# SOURCE DOCUMENT
=====
Discussing hospice and palliative care with patients and families lowers healthcare costs and allows patients to realize maximum benefits of care
But there is no denying that death and dying are issues that need to be discussed-not just for psychological and emotional reasons, but for practical and economic ones as well. For most people-even healthcare professionals-there is still some confusion surrounding exactly what "end-of-life care" means. While the various terms used to describe end of life care might sound familiar-palliative care and hospice foremost among them-they are not interchangeable.
According to http://www.getpalliativecare.org/, palliative care is the medical specialty focused on relief of the pain, stress and other debilitating symptoms of serious illness. Its goal is to relieve suffering and provide the best possible quality of life for patients and their families, and may be provided at any time during a person's illness, even simultaneously with curative treatment.
=====
# RECORDS SHOWN
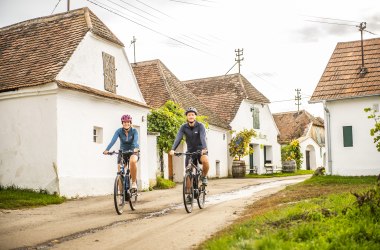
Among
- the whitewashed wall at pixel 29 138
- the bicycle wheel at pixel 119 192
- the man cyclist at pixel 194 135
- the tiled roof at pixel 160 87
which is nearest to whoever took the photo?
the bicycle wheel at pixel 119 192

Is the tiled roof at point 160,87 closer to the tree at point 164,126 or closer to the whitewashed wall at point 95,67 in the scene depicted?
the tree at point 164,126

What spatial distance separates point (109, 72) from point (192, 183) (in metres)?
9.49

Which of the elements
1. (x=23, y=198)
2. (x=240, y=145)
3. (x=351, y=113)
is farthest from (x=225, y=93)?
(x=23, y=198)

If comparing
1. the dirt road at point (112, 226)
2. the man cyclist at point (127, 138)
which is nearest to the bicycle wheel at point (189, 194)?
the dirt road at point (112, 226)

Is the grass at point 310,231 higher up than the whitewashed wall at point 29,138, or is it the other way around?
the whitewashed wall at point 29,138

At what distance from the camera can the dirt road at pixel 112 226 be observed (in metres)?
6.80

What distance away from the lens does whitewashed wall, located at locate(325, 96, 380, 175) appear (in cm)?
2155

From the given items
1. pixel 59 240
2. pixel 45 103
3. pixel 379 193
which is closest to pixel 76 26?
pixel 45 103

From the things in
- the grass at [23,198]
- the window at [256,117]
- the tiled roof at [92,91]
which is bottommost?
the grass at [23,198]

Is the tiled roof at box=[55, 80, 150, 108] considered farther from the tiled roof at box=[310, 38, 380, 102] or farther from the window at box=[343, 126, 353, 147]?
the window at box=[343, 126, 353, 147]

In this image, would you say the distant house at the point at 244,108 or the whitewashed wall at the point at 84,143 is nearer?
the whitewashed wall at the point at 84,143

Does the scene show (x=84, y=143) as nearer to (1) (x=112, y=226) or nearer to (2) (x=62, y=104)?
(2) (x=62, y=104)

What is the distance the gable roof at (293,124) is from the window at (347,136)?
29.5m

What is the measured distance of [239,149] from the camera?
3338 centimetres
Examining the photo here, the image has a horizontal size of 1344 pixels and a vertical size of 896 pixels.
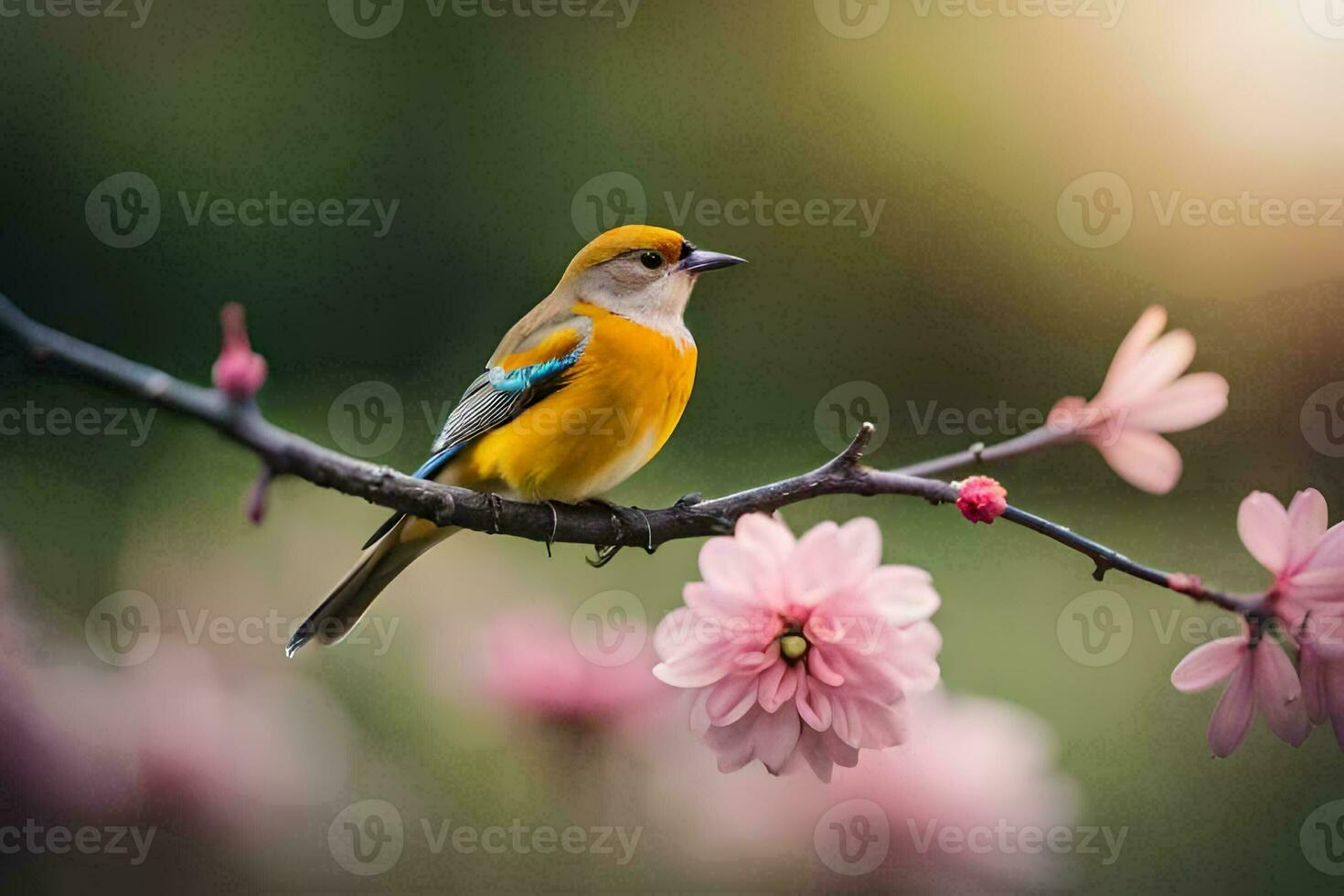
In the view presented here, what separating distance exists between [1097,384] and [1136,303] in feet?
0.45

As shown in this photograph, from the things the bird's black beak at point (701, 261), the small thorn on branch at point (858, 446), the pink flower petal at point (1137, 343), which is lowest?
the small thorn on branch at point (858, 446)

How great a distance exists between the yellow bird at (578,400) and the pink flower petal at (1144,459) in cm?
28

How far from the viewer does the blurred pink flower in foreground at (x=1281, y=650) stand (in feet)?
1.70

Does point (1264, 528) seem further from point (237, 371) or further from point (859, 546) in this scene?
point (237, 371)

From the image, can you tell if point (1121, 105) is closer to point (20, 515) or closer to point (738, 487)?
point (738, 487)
=====
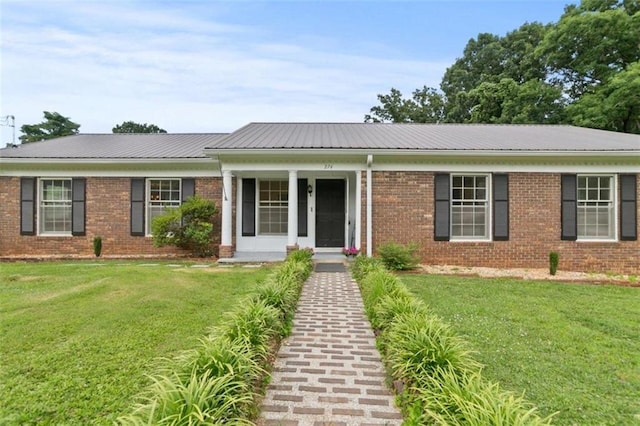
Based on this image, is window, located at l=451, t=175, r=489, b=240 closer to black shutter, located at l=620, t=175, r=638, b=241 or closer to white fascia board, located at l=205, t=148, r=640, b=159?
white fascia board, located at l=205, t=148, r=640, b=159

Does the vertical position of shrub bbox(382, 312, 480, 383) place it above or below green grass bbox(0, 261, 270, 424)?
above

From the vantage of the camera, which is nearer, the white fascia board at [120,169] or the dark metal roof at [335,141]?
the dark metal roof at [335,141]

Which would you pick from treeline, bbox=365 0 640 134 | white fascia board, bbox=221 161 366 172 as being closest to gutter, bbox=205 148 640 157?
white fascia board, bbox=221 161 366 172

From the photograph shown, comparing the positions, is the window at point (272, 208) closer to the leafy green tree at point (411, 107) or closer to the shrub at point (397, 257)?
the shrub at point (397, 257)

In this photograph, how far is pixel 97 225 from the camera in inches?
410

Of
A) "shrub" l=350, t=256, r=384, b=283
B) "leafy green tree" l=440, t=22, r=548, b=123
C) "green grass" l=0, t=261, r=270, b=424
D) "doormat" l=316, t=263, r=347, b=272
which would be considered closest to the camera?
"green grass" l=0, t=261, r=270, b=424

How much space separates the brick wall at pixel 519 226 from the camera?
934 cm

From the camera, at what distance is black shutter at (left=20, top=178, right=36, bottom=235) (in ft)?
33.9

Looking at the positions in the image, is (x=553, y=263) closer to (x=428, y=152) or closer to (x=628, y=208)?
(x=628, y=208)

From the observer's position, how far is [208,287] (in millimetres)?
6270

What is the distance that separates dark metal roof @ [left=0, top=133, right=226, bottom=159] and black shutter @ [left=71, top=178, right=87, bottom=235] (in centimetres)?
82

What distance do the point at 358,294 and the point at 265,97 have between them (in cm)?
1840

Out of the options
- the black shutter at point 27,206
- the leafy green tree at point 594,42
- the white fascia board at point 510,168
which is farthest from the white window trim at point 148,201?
=====
# WHAT IS REQUIRED
Reproduce the full text on hospice and palliative care above, word for word.

# SOLUTION FOR THIS PROBLEM
Discussing hospice and palliative care with patients and families lowers healthcare costs and allows patients to realize maximum benefits of care
But there is no denying that death and dying are issues that need to be discussed-not just for psychological and emotional reasons, but for practical and economic ones as well. For most people-even healthcare professionals-there is still some confusion surrounding exactly what "end-of-life care" means. While the various terms used to describe end of life care might sound familiar-palliative care and hospice foremost among them-they are not interchangeable.
According to http://www.getpalliativecare.org/, palliative care is the medical specialty focused on relief of the pain, stress and other debilitating symptoms of serious illness. Its goal is to relieve suffering and provide the best possible quality of life for patients and their families, and may be provided at any time during a person's illness, even simultaneously with curative treatment.